**WORK TO COMPLETE:**
Go through the listing that follows and write it out exactly. Drop the pictures.

**PROVIDED RECORDS:**
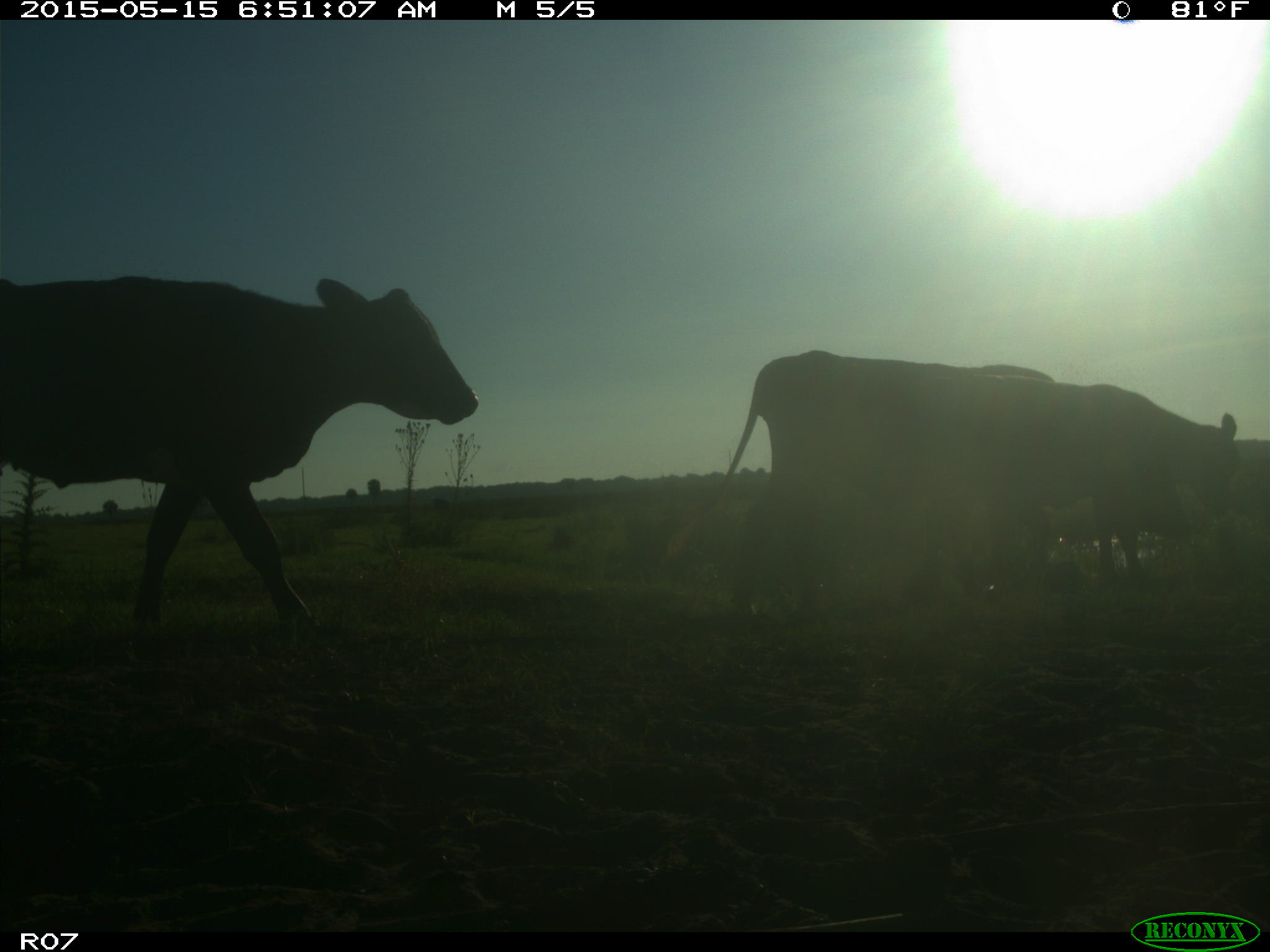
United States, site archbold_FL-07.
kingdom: Animalia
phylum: Chordata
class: Mammalia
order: Artiodactyla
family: Bovidae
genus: Bos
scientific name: Bos taurus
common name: domestic cow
Bos taurus (domestic cow).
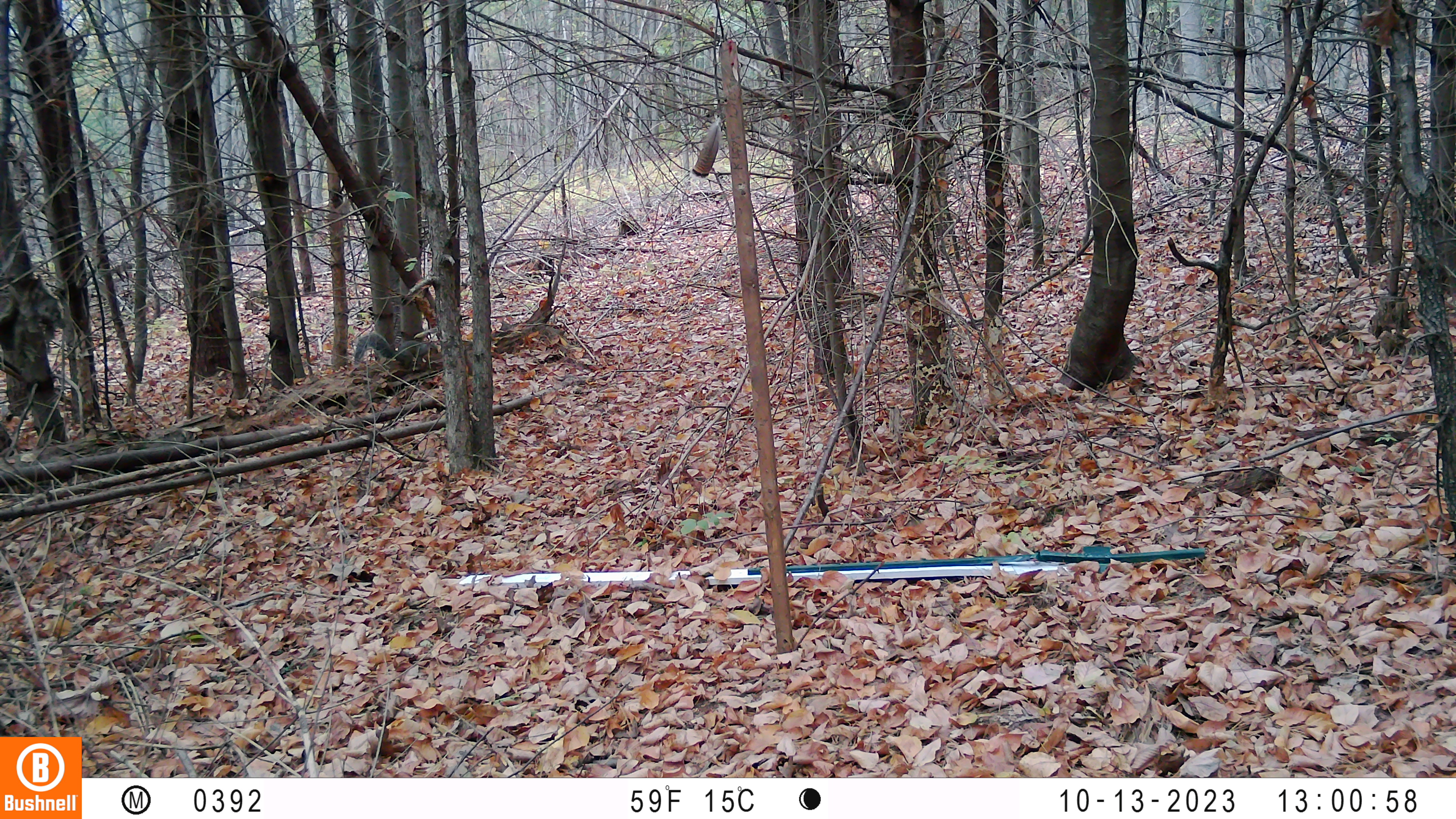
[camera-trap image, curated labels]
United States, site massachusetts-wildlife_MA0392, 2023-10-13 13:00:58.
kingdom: Animalia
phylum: Chordata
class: Mammalia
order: Rodentia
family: Sciuridae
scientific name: Sciuridae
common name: squirrel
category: squirrel sp.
Squirrel sp. (squirrel) (Sciuridae).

**ANSWER:**
United States, site archbold_FL-07.
kingdom: Animalia
phylum: Chordata
class: Mammalia
order: Artiodactyla
family: Bovidae
genus: Bos
scientific name: Bos taurus
common name: domestic cow
Bos taurus (domestic cow).
[camera-trap image, curated labels]
United States, site massachusetts-wildlife_MA0392, 2023-10-13 13:00:58.
kingdom: Animalia
phylum: Chordata
class: Mammalia
order: Rodentia
family: Sciuridae
scientific name: Sciuridae
common name: squirrel
category: squirrel sp.
Squirrel sp. (squirrel) (Sciuridae).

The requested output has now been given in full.